--- Start SUPPLIED PASSAGE ---

Posted on April 27, 2010. Filed under: Uncategorized |

I love kids – mine especially. But in the last year, I’ve had a growing problem with the kids next door. Not that there’s anything wrong with the kids themselves – I guess my problem is with the lack of supervision the kids are given.

Ranging in age from first grade down to two, the family has three children. Their backyard is fenced in. Yet, the kids aren’t.

A few weeks ago, sitting in my office in the lower level of a tri-level house, I heard something outside the window, which sits about two feet directly behind my head. I turned around to find a face staring at me at eye level, nose pressed against the pane. Before it registered who this was, or that it was even a child, I gasped from the startle. Before I could react at all, the little boy slammed his hand against the window. POW!

Now, you have to realize how quickly all of this happened. My immediate reaction to the POW and the fact that someone was on the opposite side of the window was to duck. Yep, my instincts screamed for me to take cover – the first thing that came to mind was that I was being shot at (by a two year old – I know, dumb). But it was startling.

Once I realized who it was, I came out from under my cover and told the child to go home.

--- End SUPPLIED PASSAGE ---

• **INSTRUCTION**
Answer these about the post on the kids next door:
1. How many children does the family next door have?
2. How far behind the writer's head is the office window?
3. What did the writer tell the child to do after coming out from cover?

--- Start EXTRACTED INFORMATION ---

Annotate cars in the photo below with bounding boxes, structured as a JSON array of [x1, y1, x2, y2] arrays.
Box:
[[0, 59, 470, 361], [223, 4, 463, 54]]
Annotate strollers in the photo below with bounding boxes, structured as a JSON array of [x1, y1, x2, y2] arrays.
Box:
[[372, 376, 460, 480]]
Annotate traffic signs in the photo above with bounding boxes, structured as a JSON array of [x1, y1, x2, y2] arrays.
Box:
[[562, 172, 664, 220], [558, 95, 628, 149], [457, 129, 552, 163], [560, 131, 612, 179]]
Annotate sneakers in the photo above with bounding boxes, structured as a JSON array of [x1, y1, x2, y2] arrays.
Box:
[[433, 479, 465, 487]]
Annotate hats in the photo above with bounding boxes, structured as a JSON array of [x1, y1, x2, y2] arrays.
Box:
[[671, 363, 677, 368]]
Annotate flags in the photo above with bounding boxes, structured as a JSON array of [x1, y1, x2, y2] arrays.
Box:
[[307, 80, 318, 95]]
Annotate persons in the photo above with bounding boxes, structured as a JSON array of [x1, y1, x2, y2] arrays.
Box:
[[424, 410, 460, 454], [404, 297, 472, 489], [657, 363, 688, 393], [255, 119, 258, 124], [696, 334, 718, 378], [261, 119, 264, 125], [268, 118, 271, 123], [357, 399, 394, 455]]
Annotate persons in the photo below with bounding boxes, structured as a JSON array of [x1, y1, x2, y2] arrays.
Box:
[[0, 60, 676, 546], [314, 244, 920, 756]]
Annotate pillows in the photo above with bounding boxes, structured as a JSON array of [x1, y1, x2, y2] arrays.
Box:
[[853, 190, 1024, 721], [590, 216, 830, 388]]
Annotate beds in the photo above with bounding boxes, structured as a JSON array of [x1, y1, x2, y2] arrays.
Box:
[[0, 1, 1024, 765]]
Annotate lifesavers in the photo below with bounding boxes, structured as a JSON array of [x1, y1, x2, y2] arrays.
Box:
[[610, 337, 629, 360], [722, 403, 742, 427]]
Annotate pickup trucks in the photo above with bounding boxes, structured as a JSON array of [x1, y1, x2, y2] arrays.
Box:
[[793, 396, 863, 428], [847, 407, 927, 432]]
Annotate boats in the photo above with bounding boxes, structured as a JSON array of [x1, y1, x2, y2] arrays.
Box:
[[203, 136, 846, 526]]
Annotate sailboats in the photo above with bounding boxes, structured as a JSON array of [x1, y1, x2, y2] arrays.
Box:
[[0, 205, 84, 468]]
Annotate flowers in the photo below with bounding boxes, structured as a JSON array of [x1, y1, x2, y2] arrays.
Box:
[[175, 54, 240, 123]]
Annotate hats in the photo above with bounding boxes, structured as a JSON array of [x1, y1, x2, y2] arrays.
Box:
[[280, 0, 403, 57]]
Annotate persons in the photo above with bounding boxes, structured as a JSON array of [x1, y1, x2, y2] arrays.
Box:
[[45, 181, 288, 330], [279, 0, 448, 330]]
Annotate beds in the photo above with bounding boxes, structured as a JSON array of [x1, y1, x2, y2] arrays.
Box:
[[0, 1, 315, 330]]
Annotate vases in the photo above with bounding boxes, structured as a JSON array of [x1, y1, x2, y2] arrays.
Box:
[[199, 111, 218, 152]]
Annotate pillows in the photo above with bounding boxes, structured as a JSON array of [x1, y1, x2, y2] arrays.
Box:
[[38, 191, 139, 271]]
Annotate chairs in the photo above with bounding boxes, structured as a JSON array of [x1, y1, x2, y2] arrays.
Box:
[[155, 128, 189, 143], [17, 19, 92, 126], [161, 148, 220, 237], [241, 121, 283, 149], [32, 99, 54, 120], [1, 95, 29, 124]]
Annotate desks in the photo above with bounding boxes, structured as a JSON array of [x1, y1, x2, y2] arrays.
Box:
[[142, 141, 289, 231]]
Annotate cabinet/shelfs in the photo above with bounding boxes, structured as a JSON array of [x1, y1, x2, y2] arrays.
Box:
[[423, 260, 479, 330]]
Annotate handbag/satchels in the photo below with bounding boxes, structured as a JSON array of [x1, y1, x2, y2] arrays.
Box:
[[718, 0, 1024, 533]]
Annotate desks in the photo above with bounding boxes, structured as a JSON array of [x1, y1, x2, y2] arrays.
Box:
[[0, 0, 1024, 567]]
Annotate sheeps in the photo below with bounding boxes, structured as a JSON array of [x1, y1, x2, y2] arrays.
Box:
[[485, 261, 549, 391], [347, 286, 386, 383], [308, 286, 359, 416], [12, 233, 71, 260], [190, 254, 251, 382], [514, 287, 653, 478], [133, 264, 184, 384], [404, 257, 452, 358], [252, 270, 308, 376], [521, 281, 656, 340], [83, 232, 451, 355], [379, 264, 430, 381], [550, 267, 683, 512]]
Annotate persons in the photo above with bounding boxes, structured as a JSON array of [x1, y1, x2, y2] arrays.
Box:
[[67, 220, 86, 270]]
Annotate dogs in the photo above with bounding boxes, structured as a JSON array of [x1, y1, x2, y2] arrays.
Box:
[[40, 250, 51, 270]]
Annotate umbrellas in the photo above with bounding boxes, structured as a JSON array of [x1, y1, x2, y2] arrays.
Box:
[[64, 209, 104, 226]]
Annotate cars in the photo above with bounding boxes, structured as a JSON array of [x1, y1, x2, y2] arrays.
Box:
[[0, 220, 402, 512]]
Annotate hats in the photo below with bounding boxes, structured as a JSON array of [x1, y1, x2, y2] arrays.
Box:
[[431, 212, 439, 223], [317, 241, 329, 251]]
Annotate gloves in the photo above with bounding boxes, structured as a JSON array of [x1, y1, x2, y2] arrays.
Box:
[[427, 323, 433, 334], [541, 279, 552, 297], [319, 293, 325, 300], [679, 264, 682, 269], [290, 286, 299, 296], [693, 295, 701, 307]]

--- End EXTRACTED INFORMATION ---

• **EXPECTED ANSWER**
1. Three.
2. About two feet, directly behind.
3. To go home.